Their day-to-day could just vanish in a blink like that.
Yet not.
There was no place to go. It was six in the morning on a Sunday.
The red hue of the street light poured gently into the narrow window above their bed.
Still warm, curled up in the warmth of the blankets and Desmond’s arms. Clothes were strewn
around the floor. His arms were stinging and somehow, he could stay there in this moment forever.
With his girlfriend that he did not deserve.
“Mmm….” Layla mumbled against his neck. “Too early.”
“Oh.” Desmond stopped.
“No, you...keep going,” Layla muttered. “Time...can stop.
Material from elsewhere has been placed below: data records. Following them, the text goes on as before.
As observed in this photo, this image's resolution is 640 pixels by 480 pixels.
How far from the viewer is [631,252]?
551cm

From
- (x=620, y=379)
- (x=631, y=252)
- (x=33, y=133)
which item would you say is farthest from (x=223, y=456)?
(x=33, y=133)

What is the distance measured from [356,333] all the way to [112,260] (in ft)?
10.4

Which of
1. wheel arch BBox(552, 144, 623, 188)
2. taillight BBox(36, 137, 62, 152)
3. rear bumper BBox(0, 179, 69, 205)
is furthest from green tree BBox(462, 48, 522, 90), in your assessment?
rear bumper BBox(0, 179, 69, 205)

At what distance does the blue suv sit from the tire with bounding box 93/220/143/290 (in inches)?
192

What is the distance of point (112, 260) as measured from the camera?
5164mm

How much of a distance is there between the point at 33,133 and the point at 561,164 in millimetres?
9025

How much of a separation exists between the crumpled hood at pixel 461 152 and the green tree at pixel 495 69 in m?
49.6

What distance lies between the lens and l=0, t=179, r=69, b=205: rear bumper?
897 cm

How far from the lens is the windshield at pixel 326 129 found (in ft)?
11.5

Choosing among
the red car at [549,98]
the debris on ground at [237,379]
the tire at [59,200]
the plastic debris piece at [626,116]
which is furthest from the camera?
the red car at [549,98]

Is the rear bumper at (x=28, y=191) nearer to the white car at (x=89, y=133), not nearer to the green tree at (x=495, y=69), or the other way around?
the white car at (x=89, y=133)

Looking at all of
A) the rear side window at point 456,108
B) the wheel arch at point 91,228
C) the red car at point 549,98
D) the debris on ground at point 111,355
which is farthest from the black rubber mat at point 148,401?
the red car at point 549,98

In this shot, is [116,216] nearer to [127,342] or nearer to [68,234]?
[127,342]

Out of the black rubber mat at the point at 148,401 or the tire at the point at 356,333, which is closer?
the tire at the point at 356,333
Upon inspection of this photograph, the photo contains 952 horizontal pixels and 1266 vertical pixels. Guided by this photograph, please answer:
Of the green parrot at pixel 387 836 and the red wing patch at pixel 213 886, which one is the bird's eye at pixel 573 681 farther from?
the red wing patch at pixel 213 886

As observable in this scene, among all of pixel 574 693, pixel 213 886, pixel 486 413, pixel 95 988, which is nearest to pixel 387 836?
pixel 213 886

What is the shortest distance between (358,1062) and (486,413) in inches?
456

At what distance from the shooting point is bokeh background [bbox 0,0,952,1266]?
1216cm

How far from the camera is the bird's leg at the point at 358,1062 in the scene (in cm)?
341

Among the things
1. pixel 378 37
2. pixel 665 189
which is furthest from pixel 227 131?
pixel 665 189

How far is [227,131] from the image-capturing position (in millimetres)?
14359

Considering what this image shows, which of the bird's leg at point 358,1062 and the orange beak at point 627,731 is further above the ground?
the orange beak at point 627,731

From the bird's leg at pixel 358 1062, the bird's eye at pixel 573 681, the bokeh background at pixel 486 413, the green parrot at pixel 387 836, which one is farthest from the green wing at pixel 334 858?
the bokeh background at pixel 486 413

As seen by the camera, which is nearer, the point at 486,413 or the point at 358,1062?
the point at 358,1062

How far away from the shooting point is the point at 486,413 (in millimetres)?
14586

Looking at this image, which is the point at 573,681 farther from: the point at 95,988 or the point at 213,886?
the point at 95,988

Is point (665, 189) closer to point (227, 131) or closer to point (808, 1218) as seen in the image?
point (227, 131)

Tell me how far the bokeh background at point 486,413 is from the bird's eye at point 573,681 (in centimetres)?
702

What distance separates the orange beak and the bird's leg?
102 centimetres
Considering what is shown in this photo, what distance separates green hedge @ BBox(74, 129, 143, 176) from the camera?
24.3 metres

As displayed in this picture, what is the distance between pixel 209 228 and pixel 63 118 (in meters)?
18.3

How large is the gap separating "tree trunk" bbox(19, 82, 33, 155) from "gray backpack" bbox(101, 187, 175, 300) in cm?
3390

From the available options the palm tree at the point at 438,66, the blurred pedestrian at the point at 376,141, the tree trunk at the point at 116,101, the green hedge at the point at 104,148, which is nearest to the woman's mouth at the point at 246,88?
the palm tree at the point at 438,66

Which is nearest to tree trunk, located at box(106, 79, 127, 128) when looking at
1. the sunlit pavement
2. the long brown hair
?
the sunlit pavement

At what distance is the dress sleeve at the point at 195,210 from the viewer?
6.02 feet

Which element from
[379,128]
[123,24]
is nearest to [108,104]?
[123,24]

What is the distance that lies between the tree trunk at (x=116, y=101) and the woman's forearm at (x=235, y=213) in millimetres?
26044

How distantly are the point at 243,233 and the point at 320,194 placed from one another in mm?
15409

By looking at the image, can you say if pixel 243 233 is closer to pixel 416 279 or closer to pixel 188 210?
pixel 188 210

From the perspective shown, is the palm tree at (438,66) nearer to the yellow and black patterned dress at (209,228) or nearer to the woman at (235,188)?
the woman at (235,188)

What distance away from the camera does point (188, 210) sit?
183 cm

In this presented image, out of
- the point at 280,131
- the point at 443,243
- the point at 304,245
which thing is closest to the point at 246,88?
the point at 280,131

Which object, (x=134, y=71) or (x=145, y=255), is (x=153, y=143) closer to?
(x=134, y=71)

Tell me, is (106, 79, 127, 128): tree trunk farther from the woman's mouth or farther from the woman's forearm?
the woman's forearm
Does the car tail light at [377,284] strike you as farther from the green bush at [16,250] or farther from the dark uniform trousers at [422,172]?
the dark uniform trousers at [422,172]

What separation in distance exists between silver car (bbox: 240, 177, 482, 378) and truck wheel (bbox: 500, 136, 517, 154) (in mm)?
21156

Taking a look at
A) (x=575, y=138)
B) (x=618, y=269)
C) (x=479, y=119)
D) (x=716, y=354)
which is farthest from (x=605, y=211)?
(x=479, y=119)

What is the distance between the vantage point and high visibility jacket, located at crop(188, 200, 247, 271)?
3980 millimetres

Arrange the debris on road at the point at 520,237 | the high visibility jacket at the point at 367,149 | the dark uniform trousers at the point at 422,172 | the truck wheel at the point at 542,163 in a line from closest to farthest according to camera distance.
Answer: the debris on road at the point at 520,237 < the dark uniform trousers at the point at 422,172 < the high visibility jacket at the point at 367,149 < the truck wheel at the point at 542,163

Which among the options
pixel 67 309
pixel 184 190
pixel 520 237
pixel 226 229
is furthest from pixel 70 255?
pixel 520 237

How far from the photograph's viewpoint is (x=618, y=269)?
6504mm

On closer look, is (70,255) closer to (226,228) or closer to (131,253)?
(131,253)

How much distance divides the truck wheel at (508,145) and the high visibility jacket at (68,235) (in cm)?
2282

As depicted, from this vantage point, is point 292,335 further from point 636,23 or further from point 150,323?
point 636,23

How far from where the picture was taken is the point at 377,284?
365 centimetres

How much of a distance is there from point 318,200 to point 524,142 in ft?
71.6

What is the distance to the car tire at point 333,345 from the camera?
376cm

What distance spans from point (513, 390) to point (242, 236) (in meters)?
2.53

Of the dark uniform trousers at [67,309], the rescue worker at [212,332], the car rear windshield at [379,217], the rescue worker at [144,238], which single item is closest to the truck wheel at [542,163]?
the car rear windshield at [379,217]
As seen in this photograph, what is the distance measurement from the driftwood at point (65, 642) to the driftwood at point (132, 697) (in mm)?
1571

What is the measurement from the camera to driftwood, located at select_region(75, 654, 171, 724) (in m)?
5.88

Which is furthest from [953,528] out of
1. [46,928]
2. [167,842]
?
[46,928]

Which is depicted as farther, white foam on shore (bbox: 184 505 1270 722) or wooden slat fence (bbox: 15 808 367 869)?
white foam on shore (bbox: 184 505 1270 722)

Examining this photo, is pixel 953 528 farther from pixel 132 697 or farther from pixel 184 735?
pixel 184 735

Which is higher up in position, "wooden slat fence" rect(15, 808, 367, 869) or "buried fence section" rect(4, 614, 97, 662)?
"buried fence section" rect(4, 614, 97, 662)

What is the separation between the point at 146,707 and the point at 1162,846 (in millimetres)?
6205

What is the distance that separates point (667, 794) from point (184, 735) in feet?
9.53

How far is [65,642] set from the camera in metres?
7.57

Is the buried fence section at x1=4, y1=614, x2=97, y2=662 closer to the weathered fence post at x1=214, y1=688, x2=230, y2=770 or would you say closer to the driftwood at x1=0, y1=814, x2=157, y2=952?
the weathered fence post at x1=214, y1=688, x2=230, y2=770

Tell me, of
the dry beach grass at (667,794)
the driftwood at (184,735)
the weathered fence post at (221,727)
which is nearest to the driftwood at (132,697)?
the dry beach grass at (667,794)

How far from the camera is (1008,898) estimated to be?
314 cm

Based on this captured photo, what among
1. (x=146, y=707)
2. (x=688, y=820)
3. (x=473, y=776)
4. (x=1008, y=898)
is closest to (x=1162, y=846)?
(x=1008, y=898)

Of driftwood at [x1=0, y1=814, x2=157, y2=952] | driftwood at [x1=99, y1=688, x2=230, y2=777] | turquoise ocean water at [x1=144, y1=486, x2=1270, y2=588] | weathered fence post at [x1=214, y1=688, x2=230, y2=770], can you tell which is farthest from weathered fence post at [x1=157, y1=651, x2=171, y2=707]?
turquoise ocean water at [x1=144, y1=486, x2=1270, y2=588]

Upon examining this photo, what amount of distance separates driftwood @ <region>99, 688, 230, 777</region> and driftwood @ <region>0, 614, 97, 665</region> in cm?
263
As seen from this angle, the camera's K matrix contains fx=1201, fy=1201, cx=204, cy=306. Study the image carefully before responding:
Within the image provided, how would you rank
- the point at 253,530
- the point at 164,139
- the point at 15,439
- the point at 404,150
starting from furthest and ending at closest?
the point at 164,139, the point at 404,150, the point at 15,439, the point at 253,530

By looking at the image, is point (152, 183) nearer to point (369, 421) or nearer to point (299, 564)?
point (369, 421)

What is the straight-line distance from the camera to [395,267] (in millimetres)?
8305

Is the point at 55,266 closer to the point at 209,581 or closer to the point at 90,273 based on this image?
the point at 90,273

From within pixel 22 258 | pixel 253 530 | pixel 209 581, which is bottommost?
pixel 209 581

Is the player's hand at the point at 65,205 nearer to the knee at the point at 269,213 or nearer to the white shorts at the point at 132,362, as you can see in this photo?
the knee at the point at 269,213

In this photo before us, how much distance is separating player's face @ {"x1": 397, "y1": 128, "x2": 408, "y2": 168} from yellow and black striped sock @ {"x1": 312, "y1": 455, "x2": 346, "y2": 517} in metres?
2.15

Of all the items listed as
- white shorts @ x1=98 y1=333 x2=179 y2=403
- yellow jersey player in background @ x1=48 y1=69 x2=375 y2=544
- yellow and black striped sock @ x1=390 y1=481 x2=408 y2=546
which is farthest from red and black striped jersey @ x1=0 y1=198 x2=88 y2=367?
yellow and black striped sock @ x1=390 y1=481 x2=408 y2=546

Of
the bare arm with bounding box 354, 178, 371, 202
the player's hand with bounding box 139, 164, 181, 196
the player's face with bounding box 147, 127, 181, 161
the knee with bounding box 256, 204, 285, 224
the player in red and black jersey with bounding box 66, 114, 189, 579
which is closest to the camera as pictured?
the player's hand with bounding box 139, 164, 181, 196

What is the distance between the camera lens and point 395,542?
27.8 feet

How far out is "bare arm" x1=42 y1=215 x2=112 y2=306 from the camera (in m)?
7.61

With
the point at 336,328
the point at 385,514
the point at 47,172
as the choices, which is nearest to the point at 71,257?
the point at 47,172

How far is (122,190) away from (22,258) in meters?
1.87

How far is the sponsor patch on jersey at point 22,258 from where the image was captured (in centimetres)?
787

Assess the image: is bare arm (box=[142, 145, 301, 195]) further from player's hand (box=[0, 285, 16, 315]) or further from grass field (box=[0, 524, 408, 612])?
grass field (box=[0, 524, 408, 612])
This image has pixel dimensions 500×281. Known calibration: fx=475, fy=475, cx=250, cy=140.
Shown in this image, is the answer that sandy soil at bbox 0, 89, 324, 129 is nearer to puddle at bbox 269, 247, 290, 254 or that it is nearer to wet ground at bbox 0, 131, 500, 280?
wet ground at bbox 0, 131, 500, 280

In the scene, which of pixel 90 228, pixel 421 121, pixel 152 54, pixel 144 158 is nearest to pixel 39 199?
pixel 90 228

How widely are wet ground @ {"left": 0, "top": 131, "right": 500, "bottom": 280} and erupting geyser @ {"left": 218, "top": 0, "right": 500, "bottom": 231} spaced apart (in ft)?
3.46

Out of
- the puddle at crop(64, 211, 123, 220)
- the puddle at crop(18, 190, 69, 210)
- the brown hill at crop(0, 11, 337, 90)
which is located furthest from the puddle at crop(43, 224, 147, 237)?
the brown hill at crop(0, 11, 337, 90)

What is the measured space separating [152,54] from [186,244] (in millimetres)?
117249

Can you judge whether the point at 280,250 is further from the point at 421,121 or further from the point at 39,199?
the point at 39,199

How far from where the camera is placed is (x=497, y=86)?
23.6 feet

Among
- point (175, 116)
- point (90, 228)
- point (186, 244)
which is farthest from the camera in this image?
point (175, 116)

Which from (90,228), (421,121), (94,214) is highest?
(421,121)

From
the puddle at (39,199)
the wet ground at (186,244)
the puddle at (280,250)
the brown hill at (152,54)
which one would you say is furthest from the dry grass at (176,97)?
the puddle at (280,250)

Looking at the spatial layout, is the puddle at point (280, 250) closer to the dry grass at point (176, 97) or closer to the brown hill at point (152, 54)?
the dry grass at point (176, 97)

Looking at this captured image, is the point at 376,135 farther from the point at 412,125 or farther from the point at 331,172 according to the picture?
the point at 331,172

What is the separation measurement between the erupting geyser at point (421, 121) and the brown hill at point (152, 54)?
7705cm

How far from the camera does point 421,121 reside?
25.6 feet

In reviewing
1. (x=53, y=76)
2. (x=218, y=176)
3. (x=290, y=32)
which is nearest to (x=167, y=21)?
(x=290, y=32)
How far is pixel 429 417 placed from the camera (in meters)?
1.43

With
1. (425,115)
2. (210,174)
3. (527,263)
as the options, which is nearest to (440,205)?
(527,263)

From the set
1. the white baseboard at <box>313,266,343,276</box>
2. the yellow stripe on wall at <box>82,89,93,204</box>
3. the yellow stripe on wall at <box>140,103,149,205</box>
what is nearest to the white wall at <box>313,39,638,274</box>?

Time is annoying.”
He continued to stroke her hair. “Yeah, it really is.”
“Honey, what’s wrong?”
“Nothing,” he said.
“It doesn’t seem like it. What’s on your mind?”
“Not much. Just you.”
“Do you want to....”
Talk about it.
“No, I’m alright,” Desmond said. He kissed her forehead. “Thank you, though.”
Maybe a little while longer.
He could stay here a little while longer.
\\\
She was great.
She didn’t prod into his past, as much as he could tell she desperately wanted to. She gave him
space. Allowed him his privacy in their tiny little corner of the world.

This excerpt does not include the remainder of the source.